Ebriedad Geométrica
EBRIEDAD GEOMÉTRICA
A project curated by Michel Blancsubé, Eduardo Luque y Bernardo Saenger
Casa Limantour
Alejandro Almanza Pereda – Francis Alÿs – Tania Bello – Will Berry – Lucas Cantú – Damien
Daufresne – Ale de la Puente – Víctor del Oral – Valentina Díaz – Rodolfo Díaz Cervantes – Sébastien Dosantos Capouet – Alfredo Gallegos Mena – Arturo Hernández Alcázar – Robert Janitz – Perla Krauze – Gaspard Le Guen – Chavis Marmol – Carlos H. Matos – Raúl Mirlo – Daniel Monroy Cuevas – Irak Morales – Yoshua Okón – Daphane Park – Claudia Peña Salinas – Calixto Ramírez – Pablo Rasgado – Marco Rountree – Alan Sierra – Benjamín Torres – Iván Trueta
Ebriedad Geométrica evokes the emotion produced by the contemplation of forms.

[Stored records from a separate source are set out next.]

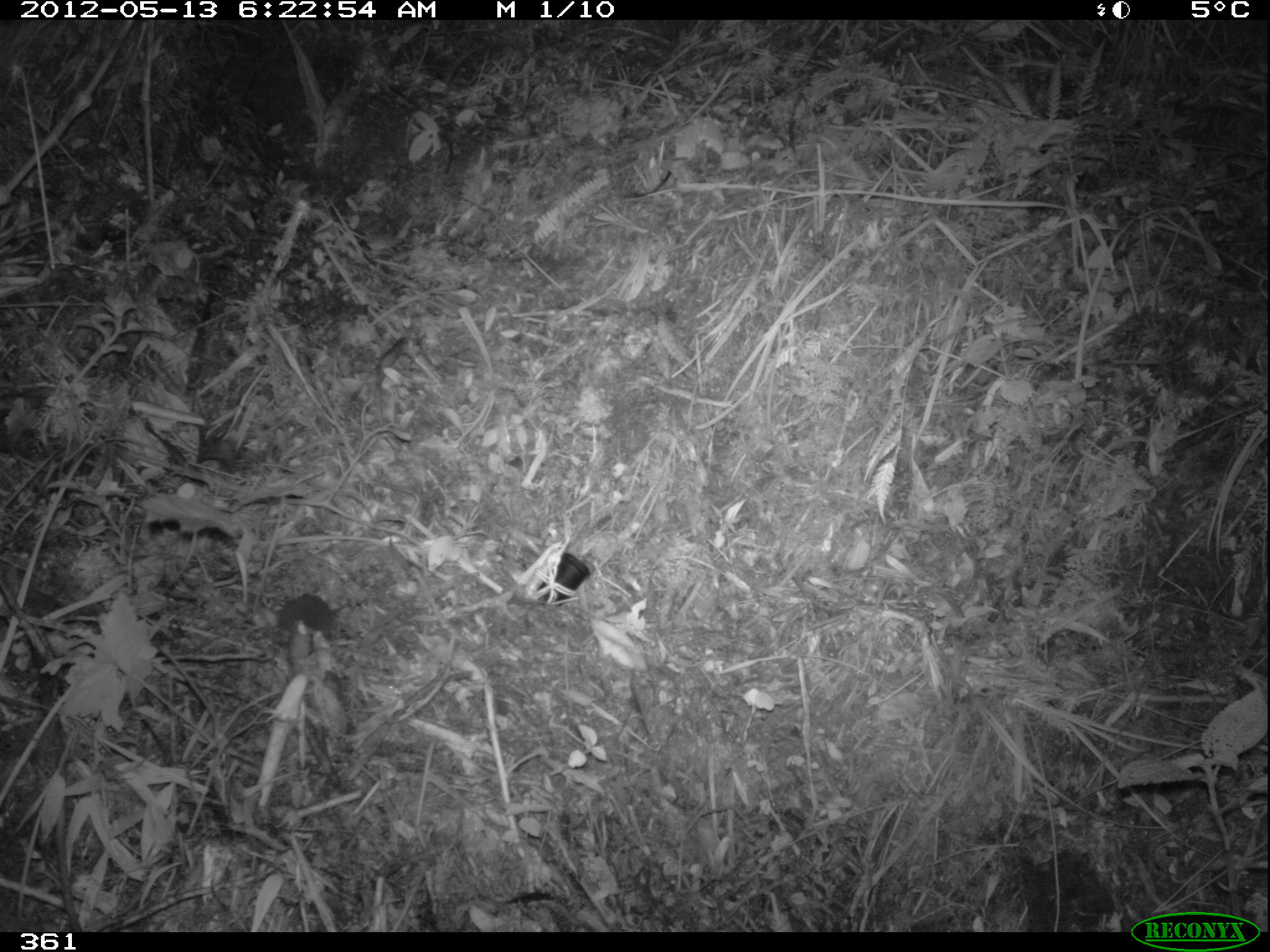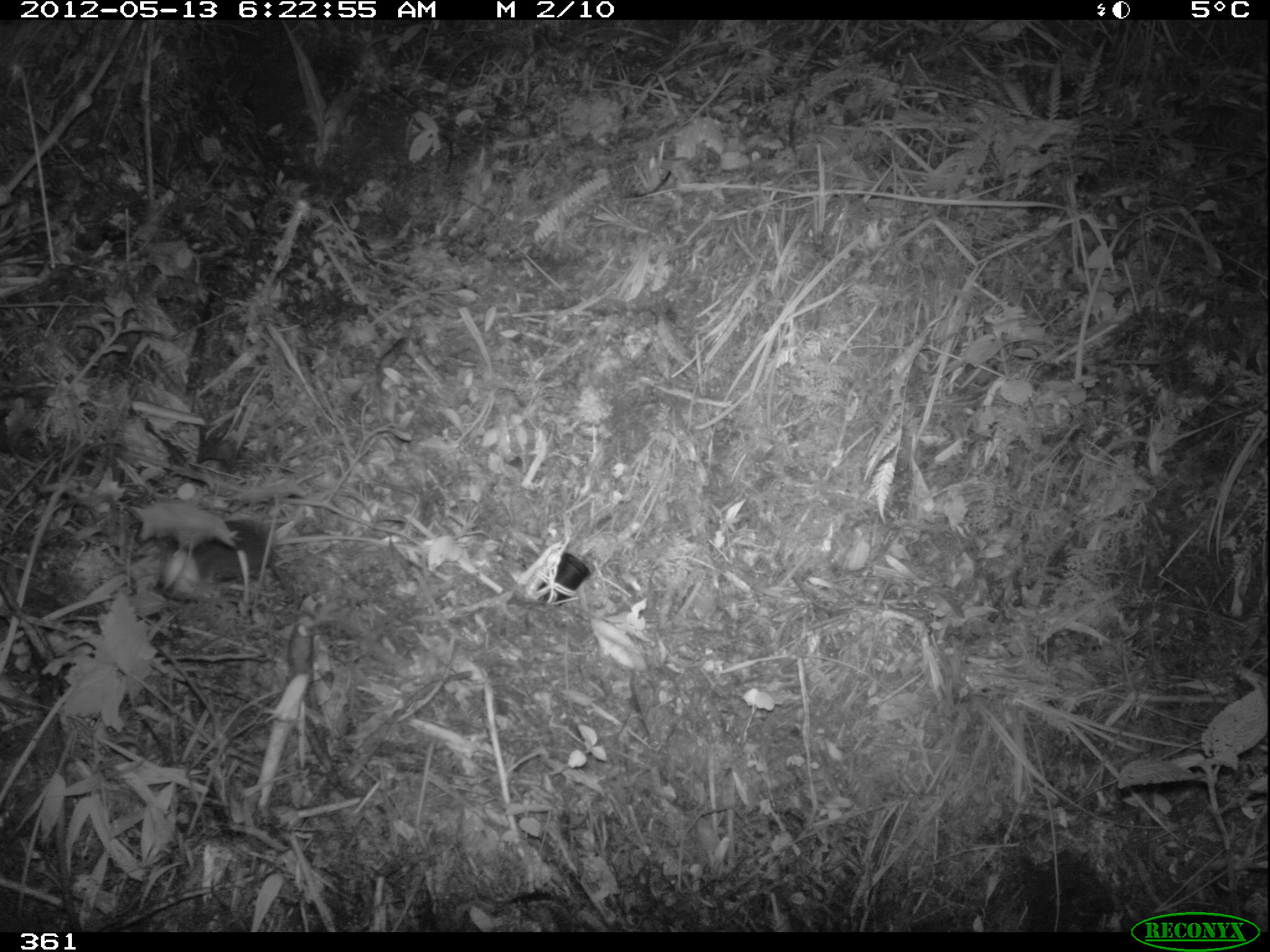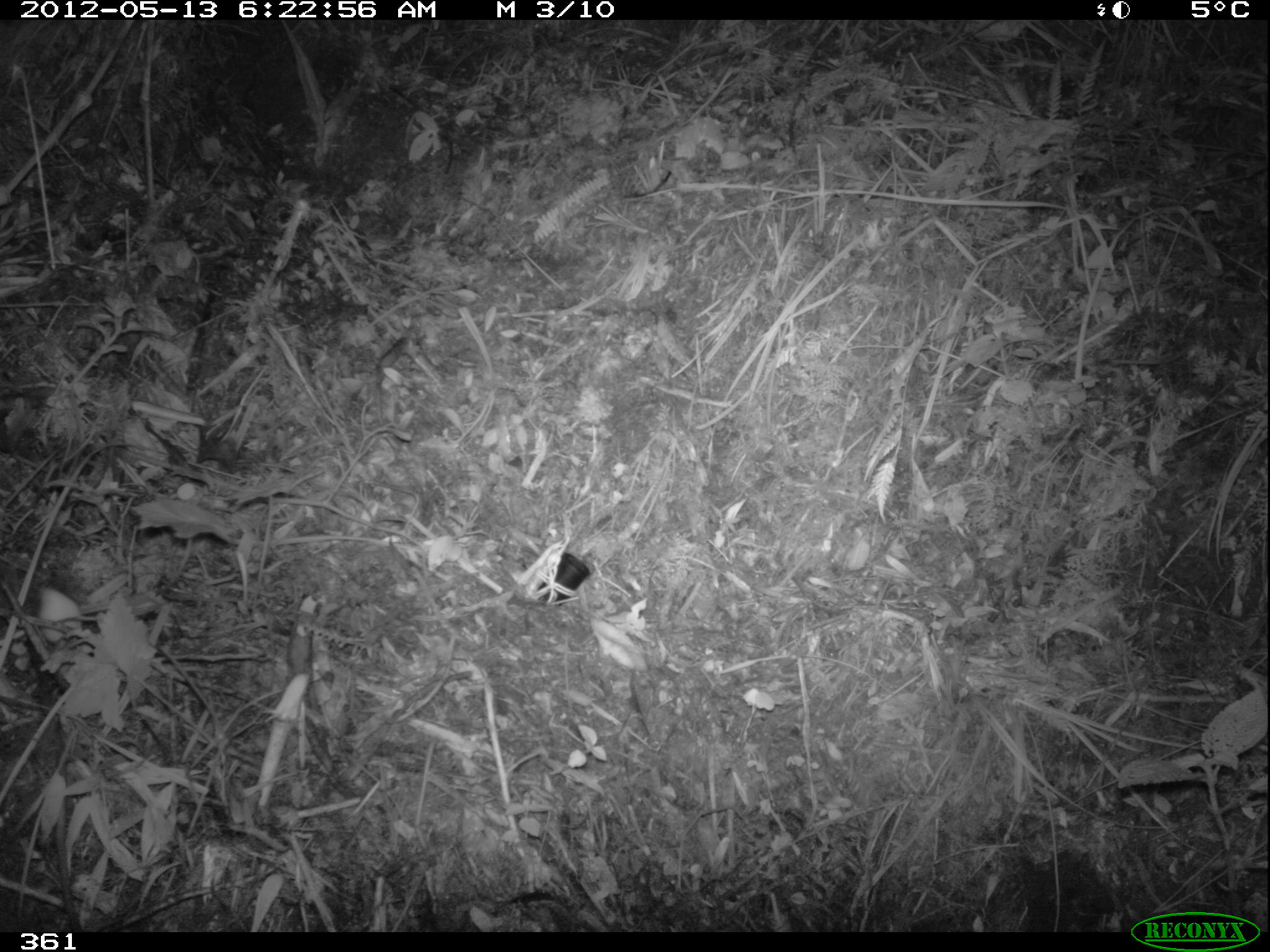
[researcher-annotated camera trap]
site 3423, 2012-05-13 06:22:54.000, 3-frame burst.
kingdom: Animalia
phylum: Chordata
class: Mammalia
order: Rodentia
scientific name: Rodentia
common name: rodents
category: unknown rodent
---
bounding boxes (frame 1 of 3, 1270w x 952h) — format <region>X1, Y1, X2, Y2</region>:
unknown rodent: <region>225, 591, 335, 641</region>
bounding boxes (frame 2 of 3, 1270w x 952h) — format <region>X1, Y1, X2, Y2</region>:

According to Vincent Fleury, it has Platonic origins. The Iraqi poet Abdul Kader El Janabi considers it the prerogative of sorcerers. For a long time, Latin American art has been said to be divided between the conceptual and geometric abstraction. Perhaps, in these times of widespread confusion, what we need is more intoxication. That it be geometric might appeal to devotees of mathematics—a form of poetry—since both, each in their own way, manage to distract us from the inevitable.

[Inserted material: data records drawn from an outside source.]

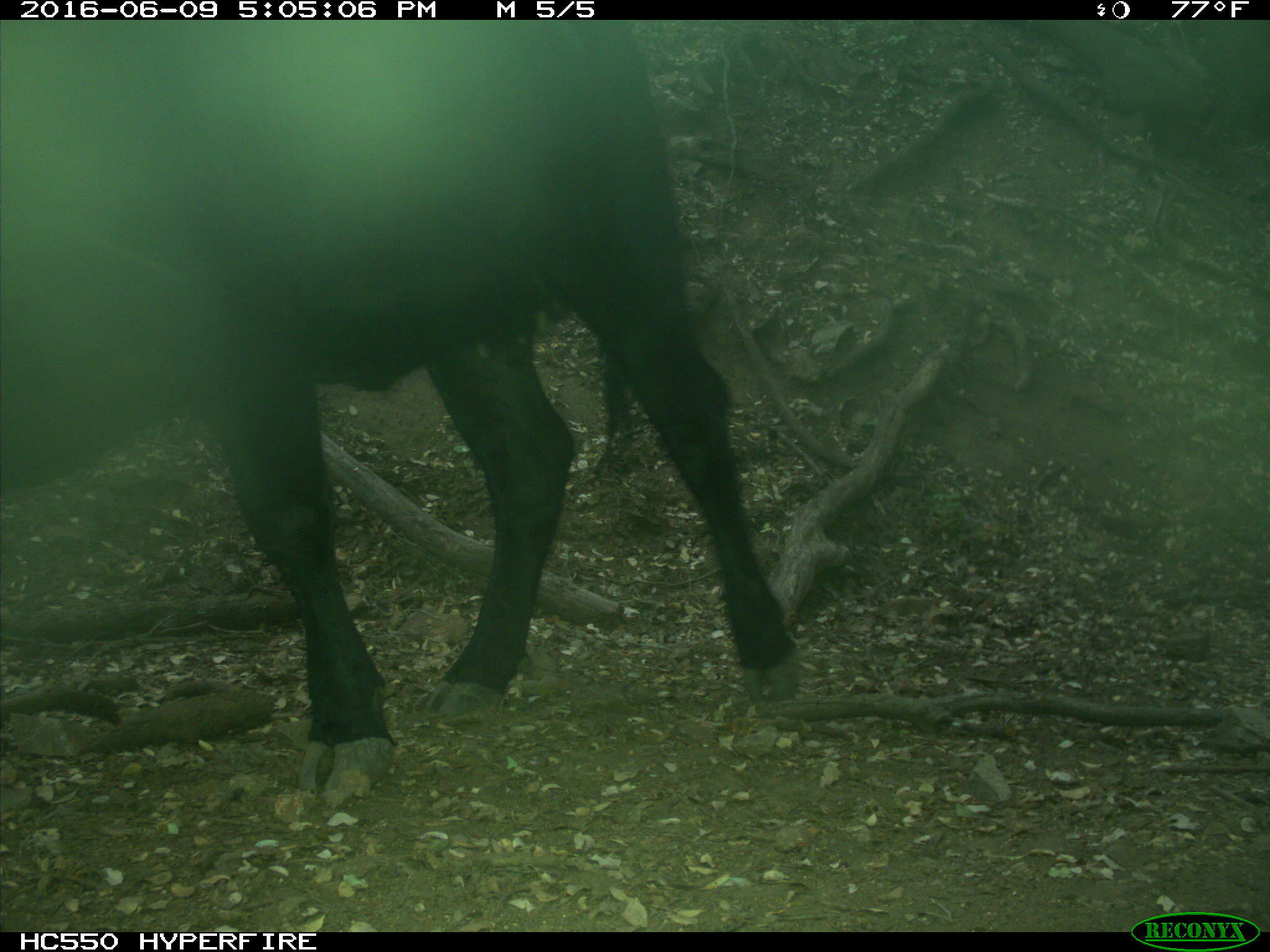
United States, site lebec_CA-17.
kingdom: Animalia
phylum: Chordata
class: Mammalia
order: Artiodactyla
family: Bovidae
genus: Bos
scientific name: Bos taurus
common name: domestic cow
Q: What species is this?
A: Bos taurus (domestic cow).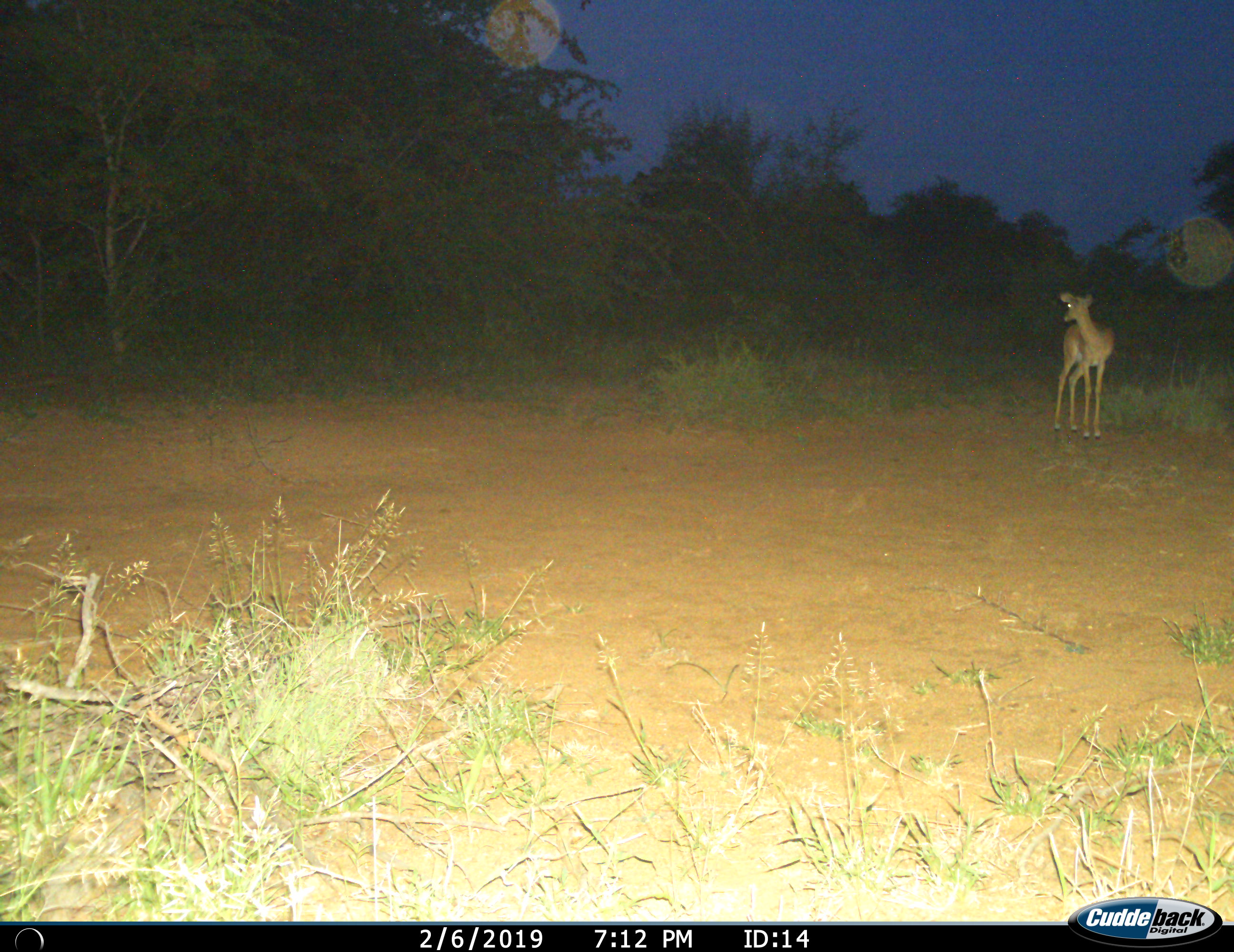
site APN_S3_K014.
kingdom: Animalia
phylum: Chordata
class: Mammalia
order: Artiodactyla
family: Bovidae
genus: Aepyceros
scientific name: Aepyceros melampus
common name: impala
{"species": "impala (Aepyceros melampus)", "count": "1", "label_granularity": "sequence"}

“Anything but painting (Todo menos Pintura)” was the initial idea imposed on the selection of works for the exhibition. While some pieces seem to ignore this initial restriction and thus verge on transgression (Will Berry, Sébastien Dosantos Capouet), others feed into a relatively recent rhetorical tendency in art discourse that describes certain works as paintings made with materials other than oil, gouache, and all the products historically associated with what is known as painting. One might think, for example, of the compositions by Arturo Hernández Alcázar made with printer’s blemishes, or the cancellation of wall coverings carried out by Pablo Rasgado, among others. It is amusing to see, in this gathering of around thirty artists, an attempt to escape the pictorial hegemony that the art market has been experiencing for several years. The three instigators of this essentially theoretical and rhetorical inebriation are not averse to painting—quite the contrary—but they wished to try doing without it for the duration of an exhibition, somewhat in the spirit of Georges Perec, who in 1969 published a novel, A Void, without using the letter e, one of the most common letters in the French language.

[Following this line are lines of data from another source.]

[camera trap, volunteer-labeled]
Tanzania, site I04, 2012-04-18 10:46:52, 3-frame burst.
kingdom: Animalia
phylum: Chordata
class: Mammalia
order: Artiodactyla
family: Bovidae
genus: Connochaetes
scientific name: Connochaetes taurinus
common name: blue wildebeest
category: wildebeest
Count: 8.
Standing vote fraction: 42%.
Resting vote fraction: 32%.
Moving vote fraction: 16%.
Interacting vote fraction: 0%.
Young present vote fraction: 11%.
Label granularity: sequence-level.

To indicate an itinerary through Casa Limantour, or to aspire to connect all the proposals through a unifying discourse around a shared theme, would—given the very way this selection has been constructed—be to take the world as a joke. Each of the three curators made their choices according to their own desires, which the other two respected.
This exhibition reflects—if it were still necessary—the artistic exuberance of a country situated between a north tormented by its demons and a south oscillating between frustrated emancipation and enforced submission.